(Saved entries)
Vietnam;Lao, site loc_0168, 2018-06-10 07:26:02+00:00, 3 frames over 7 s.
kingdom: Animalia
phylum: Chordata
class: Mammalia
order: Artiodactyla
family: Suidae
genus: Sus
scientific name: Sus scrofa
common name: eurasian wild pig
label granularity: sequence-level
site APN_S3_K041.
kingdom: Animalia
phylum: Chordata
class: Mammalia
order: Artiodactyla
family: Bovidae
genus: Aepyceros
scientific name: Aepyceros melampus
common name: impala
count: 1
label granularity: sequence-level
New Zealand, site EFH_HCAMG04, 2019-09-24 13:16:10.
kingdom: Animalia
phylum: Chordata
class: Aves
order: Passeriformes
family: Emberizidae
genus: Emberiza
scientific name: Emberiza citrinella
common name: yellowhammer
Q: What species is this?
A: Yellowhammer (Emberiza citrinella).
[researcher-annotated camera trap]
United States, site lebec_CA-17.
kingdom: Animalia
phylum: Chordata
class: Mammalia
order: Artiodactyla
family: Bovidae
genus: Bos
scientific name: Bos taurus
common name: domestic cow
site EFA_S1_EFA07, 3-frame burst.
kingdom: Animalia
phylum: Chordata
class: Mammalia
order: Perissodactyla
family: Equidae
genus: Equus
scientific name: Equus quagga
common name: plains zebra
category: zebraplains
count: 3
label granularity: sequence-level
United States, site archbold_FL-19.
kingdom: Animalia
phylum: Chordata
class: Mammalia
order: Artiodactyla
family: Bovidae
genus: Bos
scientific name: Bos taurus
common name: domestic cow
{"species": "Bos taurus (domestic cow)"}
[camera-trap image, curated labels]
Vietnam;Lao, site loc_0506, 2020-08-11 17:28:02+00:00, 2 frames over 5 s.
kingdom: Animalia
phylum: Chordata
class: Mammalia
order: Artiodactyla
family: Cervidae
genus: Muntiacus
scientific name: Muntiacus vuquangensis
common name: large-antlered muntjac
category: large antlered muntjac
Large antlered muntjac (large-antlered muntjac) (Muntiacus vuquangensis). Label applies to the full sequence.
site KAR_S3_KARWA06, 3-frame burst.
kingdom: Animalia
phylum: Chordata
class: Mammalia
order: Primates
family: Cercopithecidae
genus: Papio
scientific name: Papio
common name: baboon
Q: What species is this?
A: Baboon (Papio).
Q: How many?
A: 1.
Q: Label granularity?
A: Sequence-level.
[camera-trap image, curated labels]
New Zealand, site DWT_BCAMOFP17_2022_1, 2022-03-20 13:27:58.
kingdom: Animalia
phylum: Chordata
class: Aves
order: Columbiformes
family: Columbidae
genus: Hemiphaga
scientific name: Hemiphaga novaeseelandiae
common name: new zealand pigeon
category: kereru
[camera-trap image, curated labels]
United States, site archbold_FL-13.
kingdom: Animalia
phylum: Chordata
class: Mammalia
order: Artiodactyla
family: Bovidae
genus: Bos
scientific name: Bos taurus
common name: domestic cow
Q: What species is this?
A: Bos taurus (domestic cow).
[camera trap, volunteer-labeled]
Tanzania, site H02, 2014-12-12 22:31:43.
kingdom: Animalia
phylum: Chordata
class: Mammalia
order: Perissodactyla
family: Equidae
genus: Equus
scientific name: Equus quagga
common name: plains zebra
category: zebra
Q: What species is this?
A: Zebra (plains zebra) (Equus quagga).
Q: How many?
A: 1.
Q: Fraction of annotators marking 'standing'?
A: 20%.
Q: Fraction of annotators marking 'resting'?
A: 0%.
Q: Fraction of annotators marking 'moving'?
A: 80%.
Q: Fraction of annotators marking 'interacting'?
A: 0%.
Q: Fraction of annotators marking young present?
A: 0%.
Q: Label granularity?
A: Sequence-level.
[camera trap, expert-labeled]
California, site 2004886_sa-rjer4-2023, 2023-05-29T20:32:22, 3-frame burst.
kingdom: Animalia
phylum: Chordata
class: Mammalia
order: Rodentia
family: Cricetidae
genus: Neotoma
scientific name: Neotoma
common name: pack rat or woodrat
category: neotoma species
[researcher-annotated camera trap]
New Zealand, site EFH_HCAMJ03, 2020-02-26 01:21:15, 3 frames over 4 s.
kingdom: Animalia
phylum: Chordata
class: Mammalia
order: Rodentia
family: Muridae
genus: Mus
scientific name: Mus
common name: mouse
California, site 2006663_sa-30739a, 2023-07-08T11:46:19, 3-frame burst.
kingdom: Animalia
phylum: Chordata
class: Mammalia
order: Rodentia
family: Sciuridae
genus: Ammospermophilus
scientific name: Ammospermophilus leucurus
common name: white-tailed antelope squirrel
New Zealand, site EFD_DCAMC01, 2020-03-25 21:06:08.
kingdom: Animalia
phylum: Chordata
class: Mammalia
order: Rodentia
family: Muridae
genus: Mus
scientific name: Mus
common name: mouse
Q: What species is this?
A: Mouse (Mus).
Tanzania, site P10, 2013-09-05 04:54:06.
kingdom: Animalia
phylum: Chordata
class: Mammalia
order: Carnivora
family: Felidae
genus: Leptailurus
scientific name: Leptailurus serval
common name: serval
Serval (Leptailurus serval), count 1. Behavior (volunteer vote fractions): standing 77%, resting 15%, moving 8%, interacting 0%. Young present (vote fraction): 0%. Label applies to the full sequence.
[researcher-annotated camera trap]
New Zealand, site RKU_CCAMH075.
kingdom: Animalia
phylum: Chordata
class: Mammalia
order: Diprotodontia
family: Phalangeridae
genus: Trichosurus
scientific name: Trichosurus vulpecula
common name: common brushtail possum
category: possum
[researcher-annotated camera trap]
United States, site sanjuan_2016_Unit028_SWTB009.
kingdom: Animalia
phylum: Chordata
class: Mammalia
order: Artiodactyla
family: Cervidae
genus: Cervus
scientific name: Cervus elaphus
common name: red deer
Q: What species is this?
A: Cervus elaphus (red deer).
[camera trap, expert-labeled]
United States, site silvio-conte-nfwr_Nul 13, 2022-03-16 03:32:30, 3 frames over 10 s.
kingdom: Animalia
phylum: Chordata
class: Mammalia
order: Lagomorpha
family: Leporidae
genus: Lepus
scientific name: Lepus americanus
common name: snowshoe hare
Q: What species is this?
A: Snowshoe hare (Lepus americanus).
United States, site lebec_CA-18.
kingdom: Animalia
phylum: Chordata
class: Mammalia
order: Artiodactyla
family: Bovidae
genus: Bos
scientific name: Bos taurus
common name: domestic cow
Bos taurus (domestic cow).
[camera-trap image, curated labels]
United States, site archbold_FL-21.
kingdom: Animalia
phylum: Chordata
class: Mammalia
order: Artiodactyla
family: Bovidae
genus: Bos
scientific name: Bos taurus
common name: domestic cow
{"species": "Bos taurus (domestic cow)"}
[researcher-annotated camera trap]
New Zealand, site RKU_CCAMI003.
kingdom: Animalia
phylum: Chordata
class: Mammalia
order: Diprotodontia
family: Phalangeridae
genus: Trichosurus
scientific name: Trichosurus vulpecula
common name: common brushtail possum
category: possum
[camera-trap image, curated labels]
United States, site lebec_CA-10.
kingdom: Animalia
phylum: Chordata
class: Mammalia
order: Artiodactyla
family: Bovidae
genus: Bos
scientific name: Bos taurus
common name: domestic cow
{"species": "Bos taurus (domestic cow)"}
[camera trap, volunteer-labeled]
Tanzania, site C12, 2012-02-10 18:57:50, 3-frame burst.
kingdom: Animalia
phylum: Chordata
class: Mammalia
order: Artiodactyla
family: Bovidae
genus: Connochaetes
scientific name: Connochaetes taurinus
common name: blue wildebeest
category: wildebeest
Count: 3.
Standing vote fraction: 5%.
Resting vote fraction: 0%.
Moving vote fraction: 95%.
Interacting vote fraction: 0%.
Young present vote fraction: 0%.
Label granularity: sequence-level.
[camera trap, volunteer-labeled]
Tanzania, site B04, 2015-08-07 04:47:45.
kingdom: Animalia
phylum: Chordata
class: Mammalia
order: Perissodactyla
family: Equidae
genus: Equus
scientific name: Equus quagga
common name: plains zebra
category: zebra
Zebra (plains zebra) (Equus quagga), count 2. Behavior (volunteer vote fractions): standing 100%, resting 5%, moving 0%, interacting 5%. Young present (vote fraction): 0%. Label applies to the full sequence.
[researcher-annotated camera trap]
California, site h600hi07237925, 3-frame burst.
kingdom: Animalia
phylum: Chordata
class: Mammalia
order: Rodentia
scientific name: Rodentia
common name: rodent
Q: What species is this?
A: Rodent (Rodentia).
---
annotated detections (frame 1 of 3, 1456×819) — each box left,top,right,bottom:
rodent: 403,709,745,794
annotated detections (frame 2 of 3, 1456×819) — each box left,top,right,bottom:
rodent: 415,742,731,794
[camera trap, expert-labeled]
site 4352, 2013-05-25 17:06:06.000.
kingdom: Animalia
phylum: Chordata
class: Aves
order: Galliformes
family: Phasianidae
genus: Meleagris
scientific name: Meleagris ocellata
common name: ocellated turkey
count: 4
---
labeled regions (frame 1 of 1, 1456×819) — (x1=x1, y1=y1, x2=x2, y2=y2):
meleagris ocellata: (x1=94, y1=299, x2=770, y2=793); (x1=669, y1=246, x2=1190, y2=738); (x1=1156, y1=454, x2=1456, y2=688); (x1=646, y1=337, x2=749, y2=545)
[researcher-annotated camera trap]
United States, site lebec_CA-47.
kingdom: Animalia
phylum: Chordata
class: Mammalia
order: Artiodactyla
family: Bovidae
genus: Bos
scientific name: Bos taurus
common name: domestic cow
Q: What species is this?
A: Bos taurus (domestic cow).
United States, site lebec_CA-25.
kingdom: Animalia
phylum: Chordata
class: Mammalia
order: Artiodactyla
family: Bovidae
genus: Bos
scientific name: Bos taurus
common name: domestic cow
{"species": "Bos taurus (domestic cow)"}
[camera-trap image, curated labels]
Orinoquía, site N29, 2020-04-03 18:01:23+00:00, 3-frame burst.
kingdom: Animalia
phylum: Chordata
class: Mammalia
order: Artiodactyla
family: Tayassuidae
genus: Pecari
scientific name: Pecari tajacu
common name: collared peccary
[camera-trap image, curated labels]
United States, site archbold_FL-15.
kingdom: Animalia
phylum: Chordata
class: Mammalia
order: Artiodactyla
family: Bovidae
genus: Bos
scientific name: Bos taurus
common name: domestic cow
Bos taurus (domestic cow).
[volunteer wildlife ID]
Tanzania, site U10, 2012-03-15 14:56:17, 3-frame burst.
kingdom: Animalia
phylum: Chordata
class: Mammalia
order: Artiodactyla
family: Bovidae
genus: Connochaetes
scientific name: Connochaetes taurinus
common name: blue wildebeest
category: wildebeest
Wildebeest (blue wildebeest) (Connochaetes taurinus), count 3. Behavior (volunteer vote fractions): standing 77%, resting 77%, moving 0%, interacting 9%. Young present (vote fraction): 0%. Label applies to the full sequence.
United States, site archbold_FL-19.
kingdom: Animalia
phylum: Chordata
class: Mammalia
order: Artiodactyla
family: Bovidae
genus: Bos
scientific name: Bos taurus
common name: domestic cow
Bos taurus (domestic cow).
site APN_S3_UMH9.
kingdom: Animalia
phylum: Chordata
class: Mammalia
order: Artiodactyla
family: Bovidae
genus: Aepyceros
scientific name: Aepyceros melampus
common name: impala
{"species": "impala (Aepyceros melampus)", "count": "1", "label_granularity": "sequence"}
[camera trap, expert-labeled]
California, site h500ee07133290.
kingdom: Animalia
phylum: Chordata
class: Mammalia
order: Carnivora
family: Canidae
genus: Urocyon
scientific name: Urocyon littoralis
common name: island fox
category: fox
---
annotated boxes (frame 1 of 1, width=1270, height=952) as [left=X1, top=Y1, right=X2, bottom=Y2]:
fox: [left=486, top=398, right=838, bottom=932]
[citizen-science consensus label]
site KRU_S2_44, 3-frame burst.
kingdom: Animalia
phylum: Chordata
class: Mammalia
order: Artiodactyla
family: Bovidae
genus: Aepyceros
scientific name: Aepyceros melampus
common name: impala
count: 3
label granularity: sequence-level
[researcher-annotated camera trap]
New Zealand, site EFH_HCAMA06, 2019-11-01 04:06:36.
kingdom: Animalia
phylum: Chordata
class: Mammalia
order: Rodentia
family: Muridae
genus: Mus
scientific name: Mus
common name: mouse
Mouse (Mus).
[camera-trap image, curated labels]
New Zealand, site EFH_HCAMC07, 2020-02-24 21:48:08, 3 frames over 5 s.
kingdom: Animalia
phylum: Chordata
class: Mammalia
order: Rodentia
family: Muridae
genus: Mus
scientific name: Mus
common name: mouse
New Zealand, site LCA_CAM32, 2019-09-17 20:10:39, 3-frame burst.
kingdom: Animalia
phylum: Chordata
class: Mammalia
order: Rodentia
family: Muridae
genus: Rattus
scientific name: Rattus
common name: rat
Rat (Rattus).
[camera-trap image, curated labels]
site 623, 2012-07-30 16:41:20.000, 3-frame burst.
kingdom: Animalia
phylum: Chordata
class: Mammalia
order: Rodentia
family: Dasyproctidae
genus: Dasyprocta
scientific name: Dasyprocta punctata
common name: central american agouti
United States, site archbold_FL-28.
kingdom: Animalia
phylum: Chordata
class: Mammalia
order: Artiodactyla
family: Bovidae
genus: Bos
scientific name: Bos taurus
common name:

- GOAL OF THE EXERCISE -
Using the records above, copy word for word the line with "Q: Fraction of annotators marking 'interacting'?", the line with "scientific name: Neotoma", and every line between them.

- ANSWER BELOW -
Q: Fraction of annotators marking 'interacting'?
A: 0%.
Q: Fraction of annotators marking young present?
A: 0%.
Q: Label granularity?
A: Sequence-level.
[camera trap, expert-labeled]
California, site 2004886_sa-rjer4-2023, 2023-05-29T20:32:22, 3-frame burst.
kingdom: Animalia
phylum: Chordata
class: Mammalia
order: Rodentia
family: Cricetidae
genus: Neotoma
scientific name: Neotoma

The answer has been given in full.